══ Document extract ══
It's nice to get out of the office once in a while. Today I had the pleasure of joining Sheri McCoy -- the Worldwide Chairman of the Johnson & Johnson Surgical Care Group -- as she opened this year's New Jersey FIRST Robotics Competition in Trenton, New Jersey.
It was my second year attending NJFIRST -- and I was just as impressed as the first time I stepped into Trenton's Soveriegn Bank Arena and heard the whirr of electric motors, the thwpp of hydraulic lifts and the cheers and chants of the engineers and inventors of tomorrow.
Besides celebrating the sciences with an energy and verve that would shame most games played under the Friday night lights -- what makes this all so cool is that the competition is designed to encourage high school students to think for themselves -- to come up with innovative solutions to complex problems -- and to learn from their mistakes.
═══
══ Dataset content ══
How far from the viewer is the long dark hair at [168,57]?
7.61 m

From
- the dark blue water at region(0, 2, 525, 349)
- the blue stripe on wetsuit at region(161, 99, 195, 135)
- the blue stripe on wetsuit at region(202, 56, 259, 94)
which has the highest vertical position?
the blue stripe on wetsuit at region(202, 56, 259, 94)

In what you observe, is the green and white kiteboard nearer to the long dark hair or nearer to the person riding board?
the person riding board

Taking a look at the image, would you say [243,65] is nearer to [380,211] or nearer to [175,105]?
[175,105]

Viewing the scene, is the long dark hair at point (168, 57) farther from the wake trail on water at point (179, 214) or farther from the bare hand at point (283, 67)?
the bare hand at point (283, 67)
═══
- **Assignment A**: In the robotics competition post, whom did the writer join at the competition opening?
- **Assignment B**: Please rewrite the paragraph of the robotics competition post that begins "Besides celebrating the sciences" as a short list, keeping its main facts.
- **Assignment C**: Carry the robotics competition post forward from its last sentence.
The entries are separate material from the robotics competition post.

- **Written response A**: Sheri McCoy, the Worldwide Chairman of the Johnson & Johnson Surgical Care Group.

- **Written response B**:
- The competition celebrates the sciences with energy and verve that would shame most Friday night games.
- It is designed to encourage high school students to think for themselves.
- It pushes them to come up with innovative solutions to complex problems.
- It teaches them to learn from their mistakes.

- **Written response C**:
Six weeks ago, high school teams nationwide were given a task for their robots to perform in this tournament and set to work. No "how to" directions were included. Instead, each team examined the problem and, working with adult engineer mentors, developed their own solutions. Last year, the robots had to pluck donut-shaped rings off a 20 foot high metal "tree" and then return it to the team's base. This year, they had to lift 40-inch medicine balls off a platform and race their rivals around a central track, moving the balls with them.
No two robots were the same -- and each seemed to have components that would aide them in some aspect of the competition. Though ultimately one or two approaches proved to be more effective, you soon realized that no one way was perfect -- and that development of an ideal solution would take much more time and would involve trial and error as well as collaboration. For the competitors and those of us in the audience, the tournament provided a glimpse into the complexities of real innovation.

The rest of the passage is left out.